Alongside these organizations, which the anthropologist :Jean Gebser called “mythic-membership” religions, we must add the great diversity of prehistoric ritual and :spiritplay. We must also include the ongoing :emergence of new sects and the full suite of quasi-sacred activity that takes place outside formal label of religion.
That last category is essential. Perhaps only a tiny minority of human religious activity has occurred among people who would have self-identified as “religious.” We cannot pretend to be engaged in a serious study if we build our definitions out of socialized self-assertions. No competent zoologist would accept a tortoise’s claim to be an artichoke. A natural species is defined by its structure and function within an ecosystem — not by social identity-labels.
So the definition of religion used in this article is something like this:
The set of :interpersonal test practices that elevates a cultural field (ethos) to the empowering experience of divinity. It is a cultural condition capable of the participatory :co-evocation of an :existentially satisfying, inspirational and :intersubjective “Spirit.”
This Spirit may be perceived alternatively as a force, entity or :deeper self but, regardless of the interpretive lens that is deployed, it has :superlative phenomenological characteristics. It might be described as a :surplus numinous coherence that can be felt as an enlivening force between people. This phenomenon can be encountered in visions, pondered, poeticized, :invoked for moral and wisdom-training purposes, :evoked by private and public ritual, projected into images, words, locations, objects, species, ideas and individuals — and communed with directly as an affective accelerant of self-deepening and self-authentication. Arguably, this is simply the well-functioning hum of the organic cultural engine.
This superlative degree of cultural experience is very good for us. We need each other and we also need the psychological, physiological, organizational and motivational benefits that emerge when successful :religionization occurs in the style of any particular cultural, historical and technological niche.
Without this shared, creative and :supra-meaningful activity we not only lose individual access to the :psychobiological and developmental benefits of faithfulness but we collectively become impotent in the face of :meaning crises. The emergent wholeness of a culture, people or civilization is necessary in order to fuel a shared :antifragile identity and to mobilize collectively to implement social changes outside the habitual and highly incentivized range of business-as-usual.
Interpersonal means what happens between people. Interpersonal practices are relational, they can’t be done alone.

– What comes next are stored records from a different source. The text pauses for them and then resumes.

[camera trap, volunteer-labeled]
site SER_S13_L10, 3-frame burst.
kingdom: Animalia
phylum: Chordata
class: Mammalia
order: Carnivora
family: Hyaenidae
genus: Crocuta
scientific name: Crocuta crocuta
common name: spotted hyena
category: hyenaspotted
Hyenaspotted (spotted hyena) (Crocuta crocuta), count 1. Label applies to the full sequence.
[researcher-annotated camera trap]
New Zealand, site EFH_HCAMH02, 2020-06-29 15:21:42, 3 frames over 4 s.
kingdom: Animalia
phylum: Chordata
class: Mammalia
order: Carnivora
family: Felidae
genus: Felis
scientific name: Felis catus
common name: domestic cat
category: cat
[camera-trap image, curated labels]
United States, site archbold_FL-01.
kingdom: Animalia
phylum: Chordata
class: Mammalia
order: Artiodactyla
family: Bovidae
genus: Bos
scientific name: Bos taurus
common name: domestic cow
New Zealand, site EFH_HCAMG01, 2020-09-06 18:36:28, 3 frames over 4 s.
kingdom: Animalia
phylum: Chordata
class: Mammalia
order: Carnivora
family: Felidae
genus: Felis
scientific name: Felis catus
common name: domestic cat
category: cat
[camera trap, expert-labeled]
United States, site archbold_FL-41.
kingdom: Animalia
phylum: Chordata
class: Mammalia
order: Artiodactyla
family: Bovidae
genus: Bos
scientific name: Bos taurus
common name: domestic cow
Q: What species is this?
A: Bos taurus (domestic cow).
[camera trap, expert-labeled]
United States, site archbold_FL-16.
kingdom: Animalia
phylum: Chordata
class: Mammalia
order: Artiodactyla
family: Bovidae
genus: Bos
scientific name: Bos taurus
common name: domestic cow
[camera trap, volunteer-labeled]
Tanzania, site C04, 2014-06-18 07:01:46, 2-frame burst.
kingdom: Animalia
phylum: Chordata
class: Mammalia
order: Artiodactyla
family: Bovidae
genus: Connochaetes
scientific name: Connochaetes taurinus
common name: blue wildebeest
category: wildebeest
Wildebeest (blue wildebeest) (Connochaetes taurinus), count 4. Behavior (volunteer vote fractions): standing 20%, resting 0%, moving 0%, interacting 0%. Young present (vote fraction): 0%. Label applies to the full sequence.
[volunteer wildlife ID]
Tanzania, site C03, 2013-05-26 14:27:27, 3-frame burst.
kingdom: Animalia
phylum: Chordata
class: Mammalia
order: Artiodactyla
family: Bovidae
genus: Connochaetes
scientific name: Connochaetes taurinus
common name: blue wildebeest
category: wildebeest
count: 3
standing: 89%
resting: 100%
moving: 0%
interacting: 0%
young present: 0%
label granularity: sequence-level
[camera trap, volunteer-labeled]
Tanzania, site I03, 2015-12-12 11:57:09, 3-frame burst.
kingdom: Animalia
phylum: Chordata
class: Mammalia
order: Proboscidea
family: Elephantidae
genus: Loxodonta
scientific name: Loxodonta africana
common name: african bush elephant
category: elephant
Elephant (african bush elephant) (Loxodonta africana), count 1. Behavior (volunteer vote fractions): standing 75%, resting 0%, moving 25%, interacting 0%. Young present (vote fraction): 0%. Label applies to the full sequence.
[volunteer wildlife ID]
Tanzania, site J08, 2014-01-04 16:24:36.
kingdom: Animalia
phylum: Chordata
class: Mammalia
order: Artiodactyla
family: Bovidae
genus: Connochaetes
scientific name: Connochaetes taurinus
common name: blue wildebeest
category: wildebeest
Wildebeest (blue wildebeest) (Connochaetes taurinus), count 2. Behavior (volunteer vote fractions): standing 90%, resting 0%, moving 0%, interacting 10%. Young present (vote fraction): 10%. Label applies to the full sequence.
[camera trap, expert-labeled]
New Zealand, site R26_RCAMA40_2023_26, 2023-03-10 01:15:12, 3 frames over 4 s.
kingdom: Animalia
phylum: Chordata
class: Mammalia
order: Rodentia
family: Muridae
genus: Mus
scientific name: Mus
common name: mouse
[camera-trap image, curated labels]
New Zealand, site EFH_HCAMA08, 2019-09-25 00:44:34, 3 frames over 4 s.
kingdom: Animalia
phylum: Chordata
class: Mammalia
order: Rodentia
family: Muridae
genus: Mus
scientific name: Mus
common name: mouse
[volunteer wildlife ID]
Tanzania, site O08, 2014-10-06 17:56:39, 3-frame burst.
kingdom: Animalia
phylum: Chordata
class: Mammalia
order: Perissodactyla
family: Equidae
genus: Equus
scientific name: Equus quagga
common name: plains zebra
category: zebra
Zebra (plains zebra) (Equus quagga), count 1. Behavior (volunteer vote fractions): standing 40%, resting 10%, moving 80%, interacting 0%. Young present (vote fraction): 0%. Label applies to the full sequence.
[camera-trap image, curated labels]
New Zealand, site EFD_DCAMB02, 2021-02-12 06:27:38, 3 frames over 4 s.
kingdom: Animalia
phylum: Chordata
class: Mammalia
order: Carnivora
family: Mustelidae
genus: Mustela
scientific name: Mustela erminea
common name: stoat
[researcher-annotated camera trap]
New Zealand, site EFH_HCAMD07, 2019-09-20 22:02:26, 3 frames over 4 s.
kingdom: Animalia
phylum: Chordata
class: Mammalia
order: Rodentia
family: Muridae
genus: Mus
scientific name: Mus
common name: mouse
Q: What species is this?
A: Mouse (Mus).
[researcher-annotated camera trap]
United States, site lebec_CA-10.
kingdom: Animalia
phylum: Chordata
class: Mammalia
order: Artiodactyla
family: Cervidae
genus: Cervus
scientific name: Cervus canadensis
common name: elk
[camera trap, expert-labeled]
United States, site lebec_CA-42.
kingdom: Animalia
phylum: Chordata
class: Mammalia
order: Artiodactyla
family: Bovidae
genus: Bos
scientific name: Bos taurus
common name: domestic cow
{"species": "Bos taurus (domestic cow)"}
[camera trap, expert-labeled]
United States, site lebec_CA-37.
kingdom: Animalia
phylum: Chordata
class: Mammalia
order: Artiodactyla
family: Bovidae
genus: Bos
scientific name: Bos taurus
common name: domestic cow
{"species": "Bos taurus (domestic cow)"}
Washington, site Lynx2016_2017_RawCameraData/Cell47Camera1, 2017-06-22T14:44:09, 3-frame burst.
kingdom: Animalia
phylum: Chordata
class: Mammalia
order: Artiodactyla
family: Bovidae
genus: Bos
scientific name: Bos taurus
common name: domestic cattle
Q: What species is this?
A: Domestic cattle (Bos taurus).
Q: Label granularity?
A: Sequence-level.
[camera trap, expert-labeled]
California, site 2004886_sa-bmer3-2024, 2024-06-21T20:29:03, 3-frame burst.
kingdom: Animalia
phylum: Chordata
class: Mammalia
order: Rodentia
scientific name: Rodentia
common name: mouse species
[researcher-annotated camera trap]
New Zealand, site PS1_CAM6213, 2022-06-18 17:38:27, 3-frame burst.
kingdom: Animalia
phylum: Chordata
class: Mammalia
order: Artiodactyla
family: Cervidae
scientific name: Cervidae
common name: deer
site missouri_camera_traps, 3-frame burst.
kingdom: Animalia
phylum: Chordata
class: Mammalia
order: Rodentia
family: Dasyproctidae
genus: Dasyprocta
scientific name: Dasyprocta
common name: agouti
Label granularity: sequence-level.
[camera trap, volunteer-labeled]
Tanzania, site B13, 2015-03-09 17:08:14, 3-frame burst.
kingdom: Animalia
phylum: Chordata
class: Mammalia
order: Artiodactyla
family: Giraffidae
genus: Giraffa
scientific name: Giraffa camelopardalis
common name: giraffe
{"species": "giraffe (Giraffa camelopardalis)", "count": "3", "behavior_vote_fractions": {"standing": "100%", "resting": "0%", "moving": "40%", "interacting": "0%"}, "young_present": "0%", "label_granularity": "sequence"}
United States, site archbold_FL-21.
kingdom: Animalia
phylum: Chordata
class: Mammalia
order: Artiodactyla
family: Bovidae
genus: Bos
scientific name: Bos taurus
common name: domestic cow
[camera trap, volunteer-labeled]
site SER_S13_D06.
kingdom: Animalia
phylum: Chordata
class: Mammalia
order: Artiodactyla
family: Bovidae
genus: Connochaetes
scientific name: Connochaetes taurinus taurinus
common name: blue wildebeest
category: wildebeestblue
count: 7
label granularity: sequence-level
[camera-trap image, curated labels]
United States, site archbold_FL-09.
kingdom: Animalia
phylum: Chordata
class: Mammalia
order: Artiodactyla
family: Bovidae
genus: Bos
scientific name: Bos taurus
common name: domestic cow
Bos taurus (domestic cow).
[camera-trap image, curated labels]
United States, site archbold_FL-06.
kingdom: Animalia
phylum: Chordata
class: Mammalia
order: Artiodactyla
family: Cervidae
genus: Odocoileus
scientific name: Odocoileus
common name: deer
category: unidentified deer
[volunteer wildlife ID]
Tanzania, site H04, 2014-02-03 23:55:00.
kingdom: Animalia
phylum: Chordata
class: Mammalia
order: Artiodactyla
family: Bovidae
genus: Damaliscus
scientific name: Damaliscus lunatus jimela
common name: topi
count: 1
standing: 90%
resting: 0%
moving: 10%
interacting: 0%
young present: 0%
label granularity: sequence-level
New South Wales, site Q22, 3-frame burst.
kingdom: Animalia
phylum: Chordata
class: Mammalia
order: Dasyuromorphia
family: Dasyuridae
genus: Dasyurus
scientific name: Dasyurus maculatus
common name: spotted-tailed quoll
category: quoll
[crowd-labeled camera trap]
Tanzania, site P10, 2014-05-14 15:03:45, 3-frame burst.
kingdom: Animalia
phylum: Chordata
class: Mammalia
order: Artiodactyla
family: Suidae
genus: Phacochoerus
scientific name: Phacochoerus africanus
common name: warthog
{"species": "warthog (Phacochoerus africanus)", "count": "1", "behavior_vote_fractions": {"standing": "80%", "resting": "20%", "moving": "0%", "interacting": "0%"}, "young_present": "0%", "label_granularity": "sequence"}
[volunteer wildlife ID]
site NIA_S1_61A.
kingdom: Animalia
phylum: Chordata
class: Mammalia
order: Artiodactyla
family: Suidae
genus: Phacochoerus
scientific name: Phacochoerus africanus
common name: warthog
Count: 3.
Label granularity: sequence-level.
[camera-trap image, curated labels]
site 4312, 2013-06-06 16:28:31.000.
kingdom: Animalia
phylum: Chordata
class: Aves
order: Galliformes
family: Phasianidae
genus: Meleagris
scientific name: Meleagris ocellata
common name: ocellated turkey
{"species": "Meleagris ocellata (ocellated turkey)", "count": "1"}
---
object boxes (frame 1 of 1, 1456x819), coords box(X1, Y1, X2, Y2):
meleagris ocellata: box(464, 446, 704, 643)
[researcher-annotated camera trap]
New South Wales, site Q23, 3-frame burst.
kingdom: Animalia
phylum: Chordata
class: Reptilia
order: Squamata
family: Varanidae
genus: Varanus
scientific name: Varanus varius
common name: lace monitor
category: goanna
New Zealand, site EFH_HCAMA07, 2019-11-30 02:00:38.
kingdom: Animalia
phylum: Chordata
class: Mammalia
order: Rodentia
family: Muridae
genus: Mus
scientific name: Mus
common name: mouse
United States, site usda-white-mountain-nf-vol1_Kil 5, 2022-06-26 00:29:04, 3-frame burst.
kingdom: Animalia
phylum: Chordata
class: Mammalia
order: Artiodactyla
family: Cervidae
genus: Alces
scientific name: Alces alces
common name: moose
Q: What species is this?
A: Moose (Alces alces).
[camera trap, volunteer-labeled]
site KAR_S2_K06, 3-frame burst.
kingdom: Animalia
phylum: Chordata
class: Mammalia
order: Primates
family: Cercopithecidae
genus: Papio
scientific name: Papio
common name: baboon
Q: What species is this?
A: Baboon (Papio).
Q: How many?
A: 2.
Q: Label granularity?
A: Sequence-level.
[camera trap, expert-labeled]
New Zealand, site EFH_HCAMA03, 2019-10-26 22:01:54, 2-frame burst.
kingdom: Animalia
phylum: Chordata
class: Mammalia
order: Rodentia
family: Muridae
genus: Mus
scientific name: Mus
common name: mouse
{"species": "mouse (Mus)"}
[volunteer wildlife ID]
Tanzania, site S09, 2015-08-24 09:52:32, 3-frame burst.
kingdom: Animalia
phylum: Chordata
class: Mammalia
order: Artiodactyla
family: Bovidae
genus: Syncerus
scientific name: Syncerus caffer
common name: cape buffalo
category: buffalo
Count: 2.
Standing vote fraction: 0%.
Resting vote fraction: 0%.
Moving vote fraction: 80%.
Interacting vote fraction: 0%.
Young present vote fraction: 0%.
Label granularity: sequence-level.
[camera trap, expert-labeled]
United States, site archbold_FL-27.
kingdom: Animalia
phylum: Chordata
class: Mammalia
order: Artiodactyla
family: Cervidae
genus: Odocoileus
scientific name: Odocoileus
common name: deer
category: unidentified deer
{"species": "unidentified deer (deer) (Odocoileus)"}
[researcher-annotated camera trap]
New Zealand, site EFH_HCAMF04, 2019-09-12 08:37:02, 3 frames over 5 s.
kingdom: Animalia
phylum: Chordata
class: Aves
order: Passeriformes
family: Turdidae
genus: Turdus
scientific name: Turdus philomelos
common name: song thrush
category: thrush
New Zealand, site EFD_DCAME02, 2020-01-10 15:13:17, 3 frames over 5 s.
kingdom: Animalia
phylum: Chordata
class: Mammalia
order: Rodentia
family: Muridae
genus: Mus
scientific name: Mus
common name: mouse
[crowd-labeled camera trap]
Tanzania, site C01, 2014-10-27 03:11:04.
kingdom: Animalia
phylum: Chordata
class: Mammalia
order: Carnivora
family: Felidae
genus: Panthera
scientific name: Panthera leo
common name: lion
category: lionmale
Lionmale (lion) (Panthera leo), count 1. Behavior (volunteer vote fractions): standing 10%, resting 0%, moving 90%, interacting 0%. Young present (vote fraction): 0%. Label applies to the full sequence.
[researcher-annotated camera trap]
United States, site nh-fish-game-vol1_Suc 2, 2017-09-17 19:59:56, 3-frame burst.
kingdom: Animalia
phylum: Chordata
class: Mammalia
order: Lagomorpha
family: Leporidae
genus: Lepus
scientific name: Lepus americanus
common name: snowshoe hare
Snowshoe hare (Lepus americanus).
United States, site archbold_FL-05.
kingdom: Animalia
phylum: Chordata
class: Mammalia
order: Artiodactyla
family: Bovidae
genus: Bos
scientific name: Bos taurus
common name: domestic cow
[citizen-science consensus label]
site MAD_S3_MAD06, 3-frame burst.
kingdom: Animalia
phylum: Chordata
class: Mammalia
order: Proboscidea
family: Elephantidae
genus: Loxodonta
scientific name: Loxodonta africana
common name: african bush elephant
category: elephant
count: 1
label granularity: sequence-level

To evoke something is to bring it out, bring it forth. Religion is something we do together to bring forth more of the sacred into all aspects of our lives together.
Things are existential that have to do with our basic being, our basic sense of existing and existence at all. Existential satisfaction, which religion provides when it’s working well, is satisfaction and joy about all of life, the sense that life is worth living at all, no matter what we happen to be going through at the moment.
The realm of culture, our shared values and shared experiences.
The concept of a deeper self involves the sense of an active subconscious agency characterized by greater understanding, authenticity, integrity and duration than the ordinary waking-state ego. It is a more complete version of the self that integrates additional ranges of insight and capacity.
Superlative phenomenological characteristics are attributes described by excessive apex signifiers, e.g. best, highest, most holy, absolute, ultimate, unsurpassable.
Surplus numinous coherence is the product of spiritual growth, it’s the special, extra feeling of harmonizing diverse aspects of our being into something more whole and more powerful.
Invocation means to symbolically “call upon” a phenomenon, while evocation is to “bring it up” as an experience. For example, we invoke an authority and evoke a memory. So the sense of a extra-meaningful spirit within a human community can be invoked by citing it as the reason for undertaking personal training and collective discipline. It can also be evoked by various experiential practices meant to produce this feeling in the participants.
To bring something out, to bring it forth, to support something to show itself.
Religion-making, the successful bringing together and deepening of the sacred dimensions and contribution of each individual element of culture.
In supra-meaningful activity we experience an unusual intensity of significance. The symbolic purpose of a wedding ring, for example, is understand in everyday affairs but during the pre-wedding ritual or engagement, the same object might have overwhelming impact. In ordinary life we have normal intensities of meaning. For our patterns of life to be transformed, however, we require more vivid appreciations.
Psychobiological benefits include both psychological and physiological factors. Existing within a trustworthy community of belonging, for example, affects both our mind and body. Viktor Frankl’s famous work on Logotherapy includes an appreciation of the many ways that motivation and purpose can impact our biological health.
A meaning crisis is a cultural breakdown of shared sensemaking. Our social practices for generating a sense of shared purpose and intelligibility have degraded or become maladaptive. The crisis in our ability to performed shared cultural meaning-making inhibits our ability to mobilize effective toward the solution of other kinds of crisis. Often used synonymously with nihilism.
Antifragility is the capacity of system to succeed in the midst of disturbances in its environment. The idea was popularized in a book by Nassim Taleb.